Correction is defined in ISO 9000 as "action to eliminate a detected nonconformity". Put simply, if something has gone wrong then the action you take to fix that instance is correction. For example, if a part comes off the production line with a screw missing, then putting the missing screw back is correction. The action you take to stop it happening again is corrective action. Using the same example, making sure the correct number of screws are supplied for each part would be corrective action. It gets confusing when that is referred to as preventing a recurrence. In ISO 9000 terminology that action is not preventive.
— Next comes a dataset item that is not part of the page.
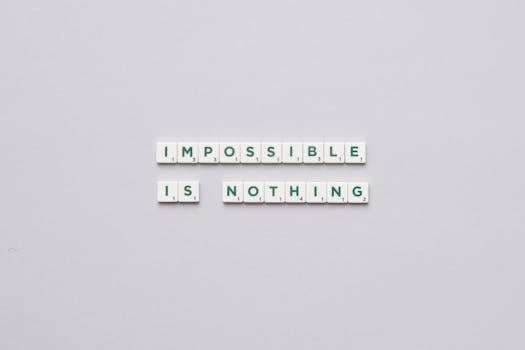 Flat lay of Scrabble tiles spelling 'Impossible is Nothing' on a neutral background.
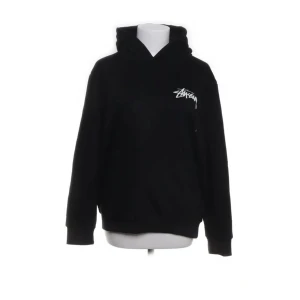 Svart hoodie från Stussy - Säljer en svart hoodie från Stussy med tryck på både fram- och baksida. Framsidan har en liten vit logga medan baksidan har en stor färgglad design med olika städer. Perfekt för en streetwear-look!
There has to be a problem for you to take corrective action. If no problem exists but there is a possibility that a problem might occur, preventing that potential problem is preventive action.

Preventive action

Preventive action is defined in ISO 9000 as "action taken to eliminate the potential causes of a nonconformity or other undesirable potential situation". ISO 9000 distinguishes preventive action from corrective action by noting that "preventive action is taken to prevent occurrence" as opposed to recurrence which characterises corrective action. In the example used above, planning the production of the part to ensure that all the screws are fitted would be preventive action.
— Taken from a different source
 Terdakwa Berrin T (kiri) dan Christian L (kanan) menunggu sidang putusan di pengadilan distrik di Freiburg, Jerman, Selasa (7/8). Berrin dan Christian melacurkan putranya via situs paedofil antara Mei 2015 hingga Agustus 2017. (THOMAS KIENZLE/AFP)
A risk management process is a good example of preventive action. Assessing the impact and likelihood of a risk occurring and taking action to prevent occurrence is preventive action.

Other examples of methods for identifying potential nonconformities are:

• trend analysis for process and product characteristic (where a worsening trend indicates a potential problem)
• monitoring of customer feedback
• evaluation of problems in similar processes or products
• planning of new processes and products
  

Procedure Requirements

On the question of procedures, ISO 9001:2008 makes it clear that although a procedure is required for corrective action and a procedure is required for preventive action. There is no stipulation that these should be separate documents (see the NOTE 1 under 4.2.1 in the standard). However, the combination of a corrective action procedure and a preventive action procedure into a single document is not recommended as it then becomes more difficult to clearly separate the two distinctly different approaches. You may also find it difficult to demonstrate to an external assessor that the processes are separate and that you actually perform both types of action.

Note that in the above discussion, reference is made to ISO 9000 and not ISO 9001. ISO 9000 contains the concepts and terminology on which ISO 9001 is based and is essential reading to gain a full understanding of ISO 9001.